TUSCALOOSA, Ala.  — The University of Alabama’s College of Community Health Sciences will offer a new degree program designed to bridge the gap between research and clinical practice beginning in the fall.

The Master of Science in population health sciences degree will address the changing landscape of health care by observing health outcomes and patterns of health determinants, as well as the policies and interventions that link them both.

“We are excited to announce the start of our first degree program in population health,” said Dr. John C. Higginbotham, chair of the department of community medicine and population health at the College. “Population health is a relatively new discipline, but the concepts have been around for a long time.”

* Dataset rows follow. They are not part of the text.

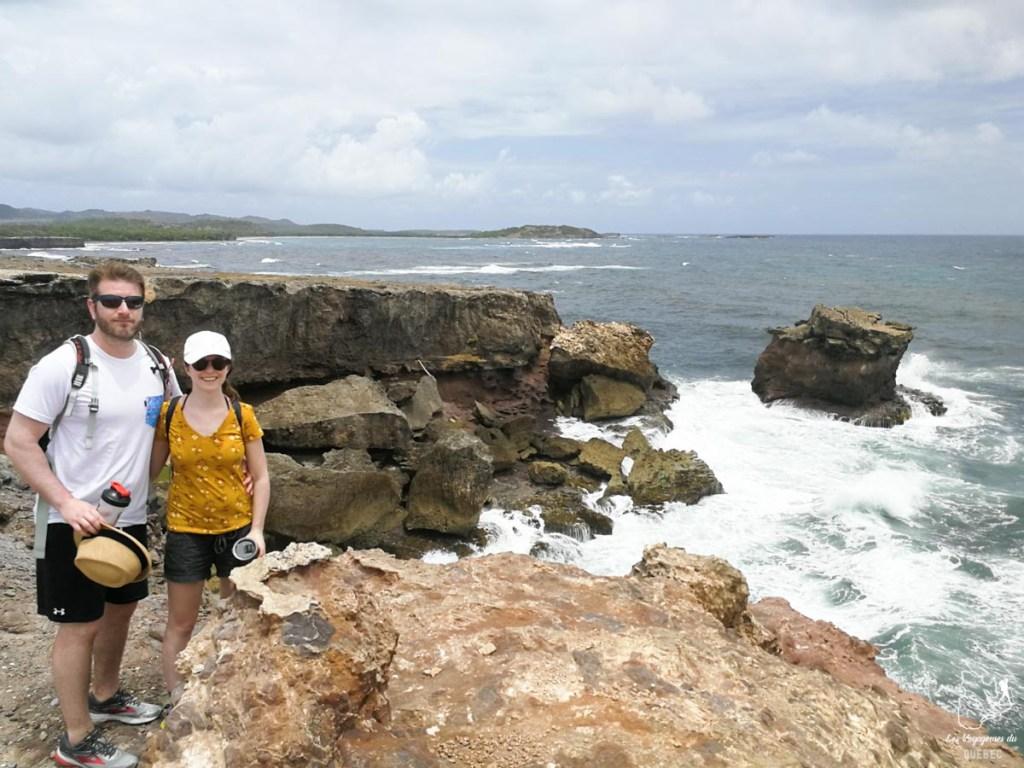 Savane de pétrifications en Martinique dans notre article Que faire en Martinique : 10 incontournables à visiter sur l'île aux fleurs #martinique #france #caraibes #antilles #amerique #voyage #ile
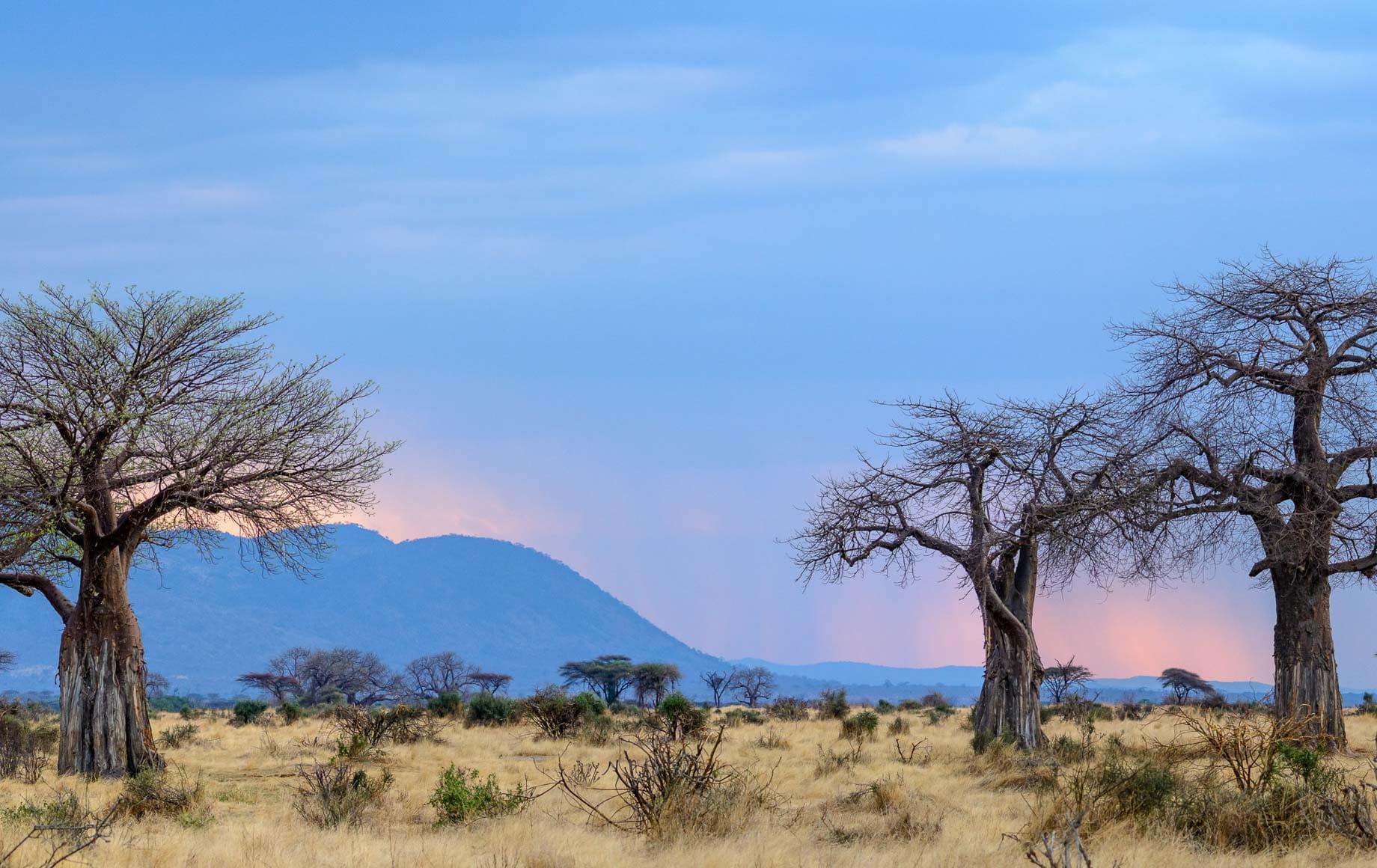 Selous and Ruha Safari Camps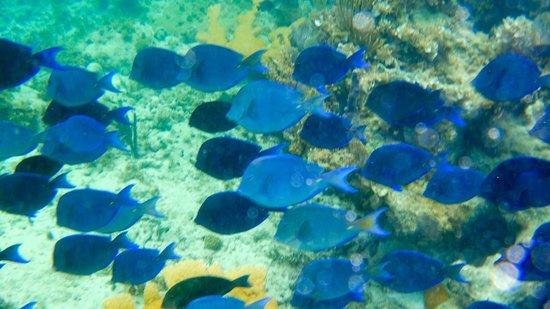 Paradisus Rio de Oro Resort & Spa: banc de poissons bleus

The leadership at CCHS and University Medical Center, which is operated by the College, recognizes that intellectual investments in the future of health are necessary to provide a high quality of life for communities. With that, the degree curriculum will integrate clinical care and public health practices to prevent, reduce and manage human disease, primarily through the use of patient-centered approaches to understanding the needs of a diverse clientele and by incorporating a value-based healthcare system.

“Physicians, other health care providers and organizations are increasingly being asked to go beyond addressing the medical needs of individual patients by looking at what can be done proactively to benefit the health of a population,” said Dr. Richard Streiffer, dean of CCHS. “This can be accomplished by using health data, along with a variety of epidemiologic measures; prioritizing the issues; and redesigning or improving processes at the population level through an interdisciplinary community team approach, all intended to advance health.”

By expanding training within population health practices, the College seeks to advance the means by which health care is accessed, provided and utilized. Providers will be able to move away from dependence upon primarily reactive responses to an individual’s health needs and work toward achieving outcomes-based, proactive approaches while directing particular attention toward larger, socially-grouped needs and prevention efforts to reduce disparity and variation in care.

“We feel that our degree program will appeal to practitioners, such as primary health care providers and health care administrators, and individuals interested in the research aspects of the discipline,” said Higginbotham. “Our program will offer two modalities to meet the needs of these groups. One is an online program, and the other is a more traditional on-campus program.”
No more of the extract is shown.